[BRIEF 1] In the abstract on the GIS data model prototype, quote everything from "The choice of" down to "they were developed.".
[BRIEF 2]
Using the abstract on the GIS data model prototype, answer the following:
(a) For which organization was the IGMX data model designed?
(b) Which institute provides the topographical basis for the thematic domains?
(c) How many relational tables are part of the IGMX "backbone"?
[BRIEF 3] Continue the abstract on the GIS data model prototype from its last sentence.

** begin TEXT TO READ **

Murillo, Alvaro

A GIS DATA MODEL PROTOTYPE

Abstract

The choice of a GIS data model is an important step in order to integrate large volumes of different data. A data model named IGMX was designed for INGEOMINAS as a means to integrate all the themes and provide the user with the ability to organize, update and display spatial, and attribute data according to the thematic domain. The domains are geology, geophysics, mining, geoenvironmental engineering, samples and wells over a topographical basis provided by the Colombian Geographical Institute (IGAC). The IGMX consists of a "backbone" formed by the Observation Point, the Spatial Reference Plane, the Mapping Terrain Unit, and 210 relational tables. From the point of view of thematic domains, the IGMX resembles a cylinder. This paper will include a description of the IGMX thematic layers and a brief history of how they were developed.

** end TEXT TO READ **
** begin DATA EXTRACT **

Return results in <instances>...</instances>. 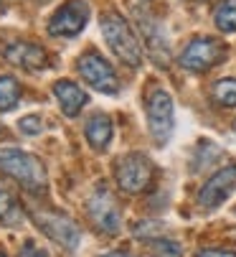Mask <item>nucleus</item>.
I'll use <instances>...</instances> for the list:
<instances>
[{
	"instance_id": "obj_15",
	"label": "nucleus",
	"mask_w": 236,
	"mask_h": 257,
	"mask_svg": "<svg viewBox=\"0 0 236 257\" xmlns=\"http://www.w3.org/2000/svg\"><path fill=\"white\" fill-rule=\"evenodd\" d=\"M21 99V84L13 74H3L0 77V112H11L18 107Z\"/></svg>"
},
{
	"instance_id": "obj_5",
	"label": "nucleus",
	"mask_w": 236,
	"mask_h": 257,
	"mask_svg": "<svg viewBox=\"0 0 236 257\" xmlns=\"http://www.w3.org/2000/svg\"><path fill=\"white\" fill-rule=\"evenodd\" d=\"M147 130L152 135V140L157 145H163L170 140L173 135V127H175V112H173V97L155 87L150 94H147Z\"/></svg>"
},
{
	"instance_id": "obj_18",
	"label": "nucleus",
	"mask_w": 236,
	"mask_h": 257,
	"mask_svg": "<svg viewBox=\"0 0 236 257\" xmlns=\"http://www.w3.org/2000/svg\"><path fill=\"white\" fill-rule=\"evenodd\" d=\"M211 97H213V102L221 104V107H236V77L218 79V82L211 87Z\"/></svg>"
},
{
	"instance_id": "obj_24",
	"label": "nucleus",
	"mask_w": 236,
	"mask_h": 257,
	"mask_svg": "<svg viewBox=\"0 0 236 257\" xmlns=\"http://www.w3.org/2000/svg\"><path fill=\"white\" fill-rule=\"evenodd\" d=\"M0 13H3V0H0Z\"/></svg>"
},
{
	"instance_id": "obj_13",
	"label": "nucleus",
	"mask_w": 236,
	"mask_h": 257,
	"mask_svg": "<svg viewBox=\"0 0 236 257\" xmlns=\"http://www.w3.org/2000/svg\"><path fill=\"white\" fill-rule=\"evenodd\" d=\"M54 97H56L61 112H64L66 117H76L79 112H82V107L87 104V99H89L87 92L79 87L76 82H71V79H59V82H54Z\"/></svg>"
},
{
	"instance_id": "obj_9",
	"label": "nucleus",
	"mask_w": 236,
	"mask_h": 257,
	"mask_svg": "<svg viewBox=\"0 0 236 257\" xmlns=\"http://www.w3.org/2000/svg\"><path fill=\"white\" fill-rule=\"evenodd\" d=\"M33 222L36 227L41 229L49 239H54L59 247L74 252L79 247V239H82V232L79 227L71 222L69 216H61V214H51V211H33Z\"/></svg>"
},
{
	"instance_id": "obj_10",
	"label": "nucleus",
	"mask_w": 236,
	"mask_h": 257,
	"mask_svg": "<svg viewBox=\"0 0 236 257\" xmlns=\"http://www.w3.org/2000/svg\"><path fill=\"white\" fill-rule=\"evenodd\" d=\"M233 186H236V163H226L213 176H208V181L201 186V191H198V206H203L208 211L216 209V206H221L228 199V194L233 191Z\"/></svg>"
},
{
	"instance_id": "obj_11",
	"label": "nucleus",
	"mask_w": 236,
	"mask_h": 257,
	"mask_svg": "<svg viewBox=\"0 0 236 257\" xmlns=\"http://www.w3.org/2000/svg\"><path fill=\"white\" fill-rule=\"evenodd\" d=\"M3 56L13 66H21L26 71H41L49 66L46 49L41 44H33V41H11L3 46Z\"/></svg>"
},
{
	"instance_id": "obj_14",
	"label": "nucleus",
	"mask_w": 236,
	"mask_h": 257,
	"mask_svg": "<svg viewBox=\"0 0 236 257\" xmlns=\"http://www.w3.org/2000/svg\"><path fill=\"white\" fill-rule=\"evenodd\" d=\"M112 130H114V125H112V117L107 112H94L84 125V135H87V140L94 151L107 148L109 140H112Z\"/></svg>"
},
{
	"instance_id": "obj_17",
	"label": "nucleus",
	"mask_w": 236,
	"mask_h": 257,
	"mask_svg": "<svg viewBox=\"0 0 236 257\" xmlns=\"http://www.w3.org/2000/svg\"><path fill=\"white\" fill-rule=\"evenodd\" d=\"M23 219V211H21V204L16 201L13 191L0 186V222L3 224H18Z\"/></svg>"
},
{
	"instance_id": "obj_6",
	"label": "nucleus",
	"mask_w": 236,
	"mask_h": 257,
	"mask_svg": "<svg viewBox=\"0 0 236 257\" xmlns=\"http://www.w3.org/2000/svg\"><path fill=\"white\" fill-rule=\"evenodd\" d=\"M152 176H155V168H152L150 158L142 153H127L114 163L117 186L125 194H142L150 186Z\"/></svg>"
},
{
	"instance_id": "obj_12",
	"label": "nucleus",
	"mask_w": 236,
	"mask_h": 257,
	"mask_svg": "<svg viewBox=\"0 0 236 257\" xmlns=\"http://www.w3.org/2000/svg\"><path fill=\"white\" fill-rule=\"evenodd\" d=\"M137 21H140V31H142V39H145V46H147V54L152 56V61L160 66H168L170 49H168V39H165L160 23L152 21L145 13H140V11H137Z\"/></svg>"
},
{
	"instance_id": "obj_21",
	"label": "nucleus",
	"mask_w": 236,
	"mask_h": 257,
	"mask_svg": "<svg viewBox=\"0 0 236 257\" xmlns=\"http://www.w3.org/2000/svg\"><path fill=\"white\" fill-rule=\"evenodd\" d=\"M18 127H21L23 135H38V133L44 130V120L38 117V115H28V117H23L18 122Z\"/></svg>"
},
{
	"instance_id": "obj_2",
	"label": "nucleus",
	"mask_w": 236,
	"mask_h": 257,
	"mask_svg": "<svg viewBox=\"0 0 236 257\" xmlns=\"http://www.w3.org/2000/svg\"><path fill=\"white\" fill-rule=\"evenodd\" d=\"M0 171L33 194H41L49 183L41 158H36L33 153H26L21 148H0Z\"/></svg>"
},
{
	"instance_id": "obj_16",
	"label": "nucleus",
	"mask_w": 236,
	"mask_h": 257,
	"mask_svg": "<svg viewBox=\"0 0 236 257\" xmlns=\"http://www.w3.org/2000/svg\"><path fill=\"white\" fill-rule=\"evenodd\" d=\"M213 26L221 33H236V0H221L213 11Z\"/></svg>"
},
{
	"instance_id": "obj_22",
	"label": "nucleus",
	"mask_w": 236,
	"mask_h": 257,
	"mask_svg": "<svg viewBox=\"0 0 236 257\" xmlns=\"http://www.w3.org/2000/svg\"><path fill=\"white\" fill-rule=\"evenodd\" d=\"M195 257H236L233 249H221V247H203L195 252Z\"/></svg>"
},
{
	"instance_id": "obj_1",
	"label": "nucleus",
	"mask_w": 236,
	"mask_h": 257,
	"mask_svg": "<svg viewBox=\"0 0 236 257\" xmlns=\"http://www.w3.org/2000/svg\"><path fill=\"white\" fill-rule=\"evenodd\" d=\"M99 31H102V39L107 41V46L112 49V54L122 64H127L130 69L142 66V44L137 39L135 28L130 26V21L122 13H117V11L102 13Z\"/></svg>"
},
{
	"instance_id": "obj_23",
	"label": "nucleus",
	"mask_w": 236,
	"mask_h": 257,
	"mask_svg": "<svg viewBox=\"0 0 236 257\" xmlns=\"http://www.w3.org/2000/svg\"><path fill=\"white\" fill-rule=\"evenodd\" d=\"M99 257H132L127 252H109V254H99Z\"/></svg>"
},
{
	"instance_id": "obj_8",
	"label": "nucleus",
	"mask_w": 236,
	"mask_h": 257,
	"mask_svg": "<svg viewBox=\"0 0 236 257\" xmlns=\"http://www.w3.org/2000/svg\"><path fill=\"white\" fill-rule=\"evenodd\" d=\"M87 214L92 219V224L104 232V234H117L122 229V214H120V206H117V199L109 194L107 186H97L94 194L89 196L87 201Z\"/></svg>"
},
{
	"instance_id": "obj_25",
	"label": "nucleus",
	"mask_w": 236,
	"mask_h": 257,
	"mask_svg": "<svg viewBox=\"0 0 236 257\" xmlns=\"http://www.w3.org/2000/svg\"><path fill=\"white\" fill-rule=\"evenodd\" d=\"M0 257H6V252H3V249H0Z\"/></svg>"
},
{
	"instance_id": "obj_20",
	"label": "nucleus",
	"mask_w": 236,
	"mask_h": 257,
	"mask_svg": "<svg viewBox=\"0 0 236 257\" xmlns=\"http://www.w3.org/2000/svg\"><path fill=\"white\" fill-rule=\"evenodd\" d=\"M160 232H163V224L160 222H152V219H145V222H137L132 227V234L137 239H147V242L157 239V234H160Z\"/></svg>"
},
{
	"instance_id": "obj_26",
	"label": "nucleus",
	"mask_w": 236,
	"mask_h": 257,
	"mask_svg": "<svg viewBox=\"0 0 236 257\" xmlns=\"http://www.w3.org/2000/svg\"><path fill=\"white\" fill-rule=\"evenodd\" d=\"M233 133H236V120H233Z\"/></svg>"
},
{
	"instance_id": "obj_19",
	"label": "nucleus",
	"mask_w": 236,
	"mask_h": 257,
	"mask_svg": "<svg viewBox=\"0 0 236 257\" xmlns=\"http://www.w3.org/2000/svg\"><path fill=\"white\" fill-rule=\"evenodd\" d=\"M150 254L152 257H183V247L175 239L157 237V239L150 242Z\"/></svg>"
},
{
	"instance_id": "obj_4",
	"label": "nucleus",
	"mask_w": 236,
	"mask_h": 257,
	"mask_svg": "<svg viewBox=\"0 0 236 257\" xmlns=\"http://www.w3.org/2000/svg\"><path fill=\"white\" fill-rule=\"evenodd\" d=\"M89 3L87 0H66L64 6H59L49 23H46V31L49 36H54V39H74V36H79L87 23H89Z\"/></svg>"
},
{
	"instance_id": "obj_7",
	"label": "nucleus",
	"mask_w": 236,
	"mask_h": 257,
	"mask_svg": "<svg viewBox=\"0 0 236 257\" xmlns=\"http://www.w3.org/2000/svg\"><path fill=\"white\" fill-rule=\"evenodd\" d=\"M76 69H79V74H82V79L102 92V94H117L120 92V79H117V71L114 66L99 54V51H84L82 56H79L76 61Z\"/></svg>"
},
{
	"instance_id": "obj_3",
	"label": "nucleus",
	"mask_w": 236,
	"mask_h": 257,
	"mask_svg": "<svg viewBox=\"0 0 236 257\" xmlns=\"http://www.w3.org/2000/svg\"><path fill=\"white\" fill-rule=\"evenodd\" d=\"M228 54V46L221 39H213V36H195L185 44V49L178 56V64L185 71H193V74H201V71H208L213 66H218Z\"/></svg>"
}]
</instances>
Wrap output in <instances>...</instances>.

** end DATA EXTRACT **

[FINAL ANSWER 1]
The choice of a GIS data model is an important step in order to integrate large volumes of different data. A data model named IGMX was designed for INGEOMINAS as a means to integrate all the themes and provide the user with the ability to organize, update and display spatial, and attribute data according to the thematic domain. The domains are geology, geophysics, mining, geoenvironmental engineering, samples and wells over a topographical basis provided by the Colombian Geographical Institute (IGAC). The IGMX consists of a "backbone" formed by the Observation Point, the Spatial Reference Plane, the Mapping Terrain Unit, and 210 relational tables. From the point of view of thematic domains, the IGMX resembles a cylinder. This paper will include a description of the IGMX thematic layers and a brief history of how they were developed.

[FINAL ANSWER 2]
(a) INGEOMINAS
(b) The Colombian Geographical Institute (IGAC)
(c) 210

[FINAL ANSWER 3]
INTRODUCTION



As the need for large and complex databases continue to grow, so does the 

need for more simplified access to the data. Databases have become a key 

component in managing the voluminous amount of data gathered by geological 

surveys. However, searching and analyzing this data can become very time 

consuming and complicated.



Digital spatial databases consist of geometrical descriptions of entities, 

with their associated topological relationships, and attributes. The 

database design must meet the needs of the organization, be dynamic and 

compatible with existing data, and avoid duplication and redundancy.



Given these special kind of data and requirements for the database design, 

the first task was to provide a strategy in order to construct a 

functionally-integrated and coherent data model which supports the 

development of a multi-purpose geographical database. An incorrect or 

incomplete data model can cause potential conflicts. This paper will give 

an overview of the development of a framework for data modelling and a 

description of the GIS data model developed for the Research Institute for 

Earth Sciences, Mining and Chemistry (INGEOMINAS) in Colombia.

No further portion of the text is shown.